Monday, September 27, 2010

You'll look great!

Lifting weights will help your clothes fit better. If you don't lift weights you can say so long to
toned muscles. Research shows that between the ages of 30 and 50, you're likely to lose 10 percent of the total muscle on your body. And that percentage will double by the time you're 60! Worst yet, that lost muscle is likely to be replaced by fat over time. According to a study done by The American Journal of Clinical Nutrition, scientists there found that even people who maintained their body weights for up to 38 years, lost 3 pounds of muscle and added 3 pounds of fat per decade. Not only does that make you look flabby, it increases your waist size. That's because 1 pound of fat takes up 18 percent more space on your body than 1 pound of muscle. So keep pushing those weights and you'll look great!

Monday, August 16, 2010

Burn Baby Burn!

Want to burn calories while sitting on the couch? Well, just have your self a good weight lifting session and that’s what will happen. Why you ask?

Your muscles need energy to repair and upgrade your muscle fiber after each resistance- training workout.

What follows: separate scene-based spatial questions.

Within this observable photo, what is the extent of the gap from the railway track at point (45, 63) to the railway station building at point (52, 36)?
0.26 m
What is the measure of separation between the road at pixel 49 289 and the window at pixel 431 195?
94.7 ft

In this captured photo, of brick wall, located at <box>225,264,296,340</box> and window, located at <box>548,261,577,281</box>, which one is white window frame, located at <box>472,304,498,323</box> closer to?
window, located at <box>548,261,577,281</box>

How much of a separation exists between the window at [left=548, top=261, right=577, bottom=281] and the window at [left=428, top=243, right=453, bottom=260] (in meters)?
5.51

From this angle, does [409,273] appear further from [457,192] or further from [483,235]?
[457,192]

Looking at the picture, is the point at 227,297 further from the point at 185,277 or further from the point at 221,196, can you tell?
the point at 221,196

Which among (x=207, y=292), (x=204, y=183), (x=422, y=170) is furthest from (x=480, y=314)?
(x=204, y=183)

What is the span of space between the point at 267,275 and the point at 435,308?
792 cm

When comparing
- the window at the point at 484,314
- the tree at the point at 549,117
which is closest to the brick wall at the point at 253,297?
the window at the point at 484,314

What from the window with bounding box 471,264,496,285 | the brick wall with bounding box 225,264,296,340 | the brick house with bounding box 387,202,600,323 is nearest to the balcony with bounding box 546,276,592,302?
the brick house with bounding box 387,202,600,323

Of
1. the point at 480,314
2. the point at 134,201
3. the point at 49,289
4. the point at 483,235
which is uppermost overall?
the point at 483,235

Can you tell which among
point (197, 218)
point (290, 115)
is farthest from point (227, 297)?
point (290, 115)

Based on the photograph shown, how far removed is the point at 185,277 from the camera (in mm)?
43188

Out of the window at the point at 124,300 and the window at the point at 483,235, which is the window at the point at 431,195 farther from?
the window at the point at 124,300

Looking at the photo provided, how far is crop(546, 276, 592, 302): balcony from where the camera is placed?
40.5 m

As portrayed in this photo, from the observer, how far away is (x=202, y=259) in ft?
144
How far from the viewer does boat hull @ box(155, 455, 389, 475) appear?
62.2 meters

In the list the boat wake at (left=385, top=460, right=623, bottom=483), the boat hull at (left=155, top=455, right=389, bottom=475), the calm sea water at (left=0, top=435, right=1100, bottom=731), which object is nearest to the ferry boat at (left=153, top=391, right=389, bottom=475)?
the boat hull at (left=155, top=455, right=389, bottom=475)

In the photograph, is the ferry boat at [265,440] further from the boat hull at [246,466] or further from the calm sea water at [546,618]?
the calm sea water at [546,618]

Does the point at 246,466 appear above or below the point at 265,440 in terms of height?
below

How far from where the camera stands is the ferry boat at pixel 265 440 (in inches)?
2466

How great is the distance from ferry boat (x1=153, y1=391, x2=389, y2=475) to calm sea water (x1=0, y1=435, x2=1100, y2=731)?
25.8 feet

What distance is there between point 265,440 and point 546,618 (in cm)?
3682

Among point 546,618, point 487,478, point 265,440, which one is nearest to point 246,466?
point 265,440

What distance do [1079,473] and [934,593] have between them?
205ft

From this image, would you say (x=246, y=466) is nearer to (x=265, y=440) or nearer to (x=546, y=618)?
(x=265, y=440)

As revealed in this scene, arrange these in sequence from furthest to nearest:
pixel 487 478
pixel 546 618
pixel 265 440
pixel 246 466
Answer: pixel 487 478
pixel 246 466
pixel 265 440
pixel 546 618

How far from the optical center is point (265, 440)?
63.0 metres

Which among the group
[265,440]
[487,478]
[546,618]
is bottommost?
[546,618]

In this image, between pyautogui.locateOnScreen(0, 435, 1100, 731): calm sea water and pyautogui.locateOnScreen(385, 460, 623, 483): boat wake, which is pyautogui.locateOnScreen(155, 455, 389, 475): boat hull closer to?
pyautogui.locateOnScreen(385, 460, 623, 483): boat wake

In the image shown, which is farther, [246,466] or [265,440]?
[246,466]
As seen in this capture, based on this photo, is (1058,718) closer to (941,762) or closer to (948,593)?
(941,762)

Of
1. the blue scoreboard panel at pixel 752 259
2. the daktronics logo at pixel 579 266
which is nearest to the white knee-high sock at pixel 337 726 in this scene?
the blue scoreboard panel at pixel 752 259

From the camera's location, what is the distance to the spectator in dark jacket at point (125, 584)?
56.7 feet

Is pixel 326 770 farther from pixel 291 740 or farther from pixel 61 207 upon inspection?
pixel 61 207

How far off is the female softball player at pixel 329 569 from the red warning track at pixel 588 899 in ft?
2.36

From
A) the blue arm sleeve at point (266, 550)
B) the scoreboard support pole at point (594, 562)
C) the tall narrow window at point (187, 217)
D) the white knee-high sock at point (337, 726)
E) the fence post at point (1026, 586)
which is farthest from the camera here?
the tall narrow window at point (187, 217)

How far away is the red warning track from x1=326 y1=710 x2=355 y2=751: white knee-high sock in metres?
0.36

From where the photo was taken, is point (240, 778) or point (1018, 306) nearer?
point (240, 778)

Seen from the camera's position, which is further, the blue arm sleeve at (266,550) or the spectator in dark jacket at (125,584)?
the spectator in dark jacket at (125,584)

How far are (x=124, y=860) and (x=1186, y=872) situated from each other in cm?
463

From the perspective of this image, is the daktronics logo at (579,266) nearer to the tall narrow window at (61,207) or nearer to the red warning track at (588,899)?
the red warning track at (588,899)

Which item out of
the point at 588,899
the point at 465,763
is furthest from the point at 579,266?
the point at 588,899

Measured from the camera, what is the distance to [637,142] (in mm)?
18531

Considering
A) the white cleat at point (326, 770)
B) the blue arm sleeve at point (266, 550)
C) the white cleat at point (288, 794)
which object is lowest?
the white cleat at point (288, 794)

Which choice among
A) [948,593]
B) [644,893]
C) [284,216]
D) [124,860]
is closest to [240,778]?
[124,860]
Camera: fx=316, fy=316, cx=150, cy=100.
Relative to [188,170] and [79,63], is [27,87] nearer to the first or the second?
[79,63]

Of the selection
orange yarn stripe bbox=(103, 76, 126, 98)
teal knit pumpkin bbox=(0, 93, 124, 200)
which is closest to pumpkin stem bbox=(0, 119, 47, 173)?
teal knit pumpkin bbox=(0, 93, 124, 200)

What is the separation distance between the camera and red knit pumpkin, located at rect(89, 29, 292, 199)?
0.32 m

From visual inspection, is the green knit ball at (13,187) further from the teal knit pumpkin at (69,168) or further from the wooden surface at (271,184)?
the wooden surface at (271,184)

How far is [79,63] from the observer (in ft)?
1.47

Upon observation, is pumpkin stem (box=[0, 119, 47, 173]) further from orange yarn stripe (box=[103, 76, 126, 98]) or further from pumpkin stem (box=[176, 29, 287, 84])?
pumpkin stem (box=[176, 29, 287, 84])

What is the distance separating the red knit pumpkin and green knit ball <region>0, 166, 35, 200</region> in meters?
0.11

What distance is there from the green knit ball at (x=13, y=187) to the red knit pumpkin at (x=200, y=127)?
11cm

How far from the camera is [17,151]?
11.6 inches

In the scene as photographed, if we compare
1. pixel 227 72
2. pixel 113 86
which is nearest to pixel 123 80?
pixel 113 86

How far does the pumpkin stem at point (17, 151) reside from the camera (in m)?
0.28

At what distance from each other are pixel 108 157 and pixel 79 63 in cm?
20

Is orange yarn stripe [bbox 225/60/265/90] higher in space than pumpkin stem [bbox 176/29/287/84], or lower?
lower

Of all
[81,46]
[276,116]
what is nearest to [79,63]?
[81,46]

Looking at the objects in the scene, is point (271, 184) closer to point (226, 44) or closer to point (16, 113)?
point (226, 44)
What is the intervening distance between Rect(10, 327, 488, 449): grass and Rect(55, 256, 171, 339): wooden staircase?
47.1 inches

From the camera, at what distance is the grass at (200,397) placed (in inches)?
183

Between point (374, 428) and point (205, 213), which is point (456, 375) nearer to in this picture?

For instance, a University of Wisconsin study found that when people performed a total-body workout comprised of just three big muscle exercises, their metabolisms were elevated for 39 hours afterward. The exercisers also burned a greater percentage of calories from fat during this time, compared with those who didn't lift.

But what about during your workout? After all, many experts say jogging burns more calories than weight training. Turns out, when scientists at the University of Southern Maine used an advanced method to estimate energy expenditure, they found that lifting burns as many as 71 percent more calories as originally thought. The researchers calculated that performing just one circuit of eight exercises-which takes about eight minutes-can expend 159 to 231 calories. That’s about the same number burned by running at a 6-minute-mile pace for the same duration.

Sunday, June 27, 2010

The Weight Lifting Advantage

While using aerobic exercise to lose stomach fat is very important, weight training is much more valuable. Lifting weights will help you lose weight AND build muscle. Don't believe me? Read on.

According to an article in the Men’s Health Big Book of Exercise, Penn State University researchers put overweight people on a reduced calorie diet and divided them into three groups. One group didn’t exercise, another did aerobic exercise 3 days a week and the last group did both aerobic exercise and weight training 3 days a week. Each of the groups lost nearly the same amount of weight-around 21 pounds. The difference being those that lifted weights lost 6 more pounds of fat than those that didn’t. Why? Because the lifters’ weight loss was almost pure fat, while the other two groups lost just 15 pounds of fat and several pounds of muscle. That amounts to 40% greater fat loss. This isn’t a one time finding. According to the same article, research shows that 75% of non lifting dieters’ weight loss is from fat while 25% is from muscle. That 25% may reduce your scale weight but it doesn’t do a lot for your reflection in the mirror. It also makes you more likely to gain back the fat you lost. However, if you weight train as you diet, you’ll protect your hard-earned muscle and burn more fat instead. It’s like liposuction: The whole point is to remove unwanted fat, right? Ok. Then that’s exactly what you should demand from your workout.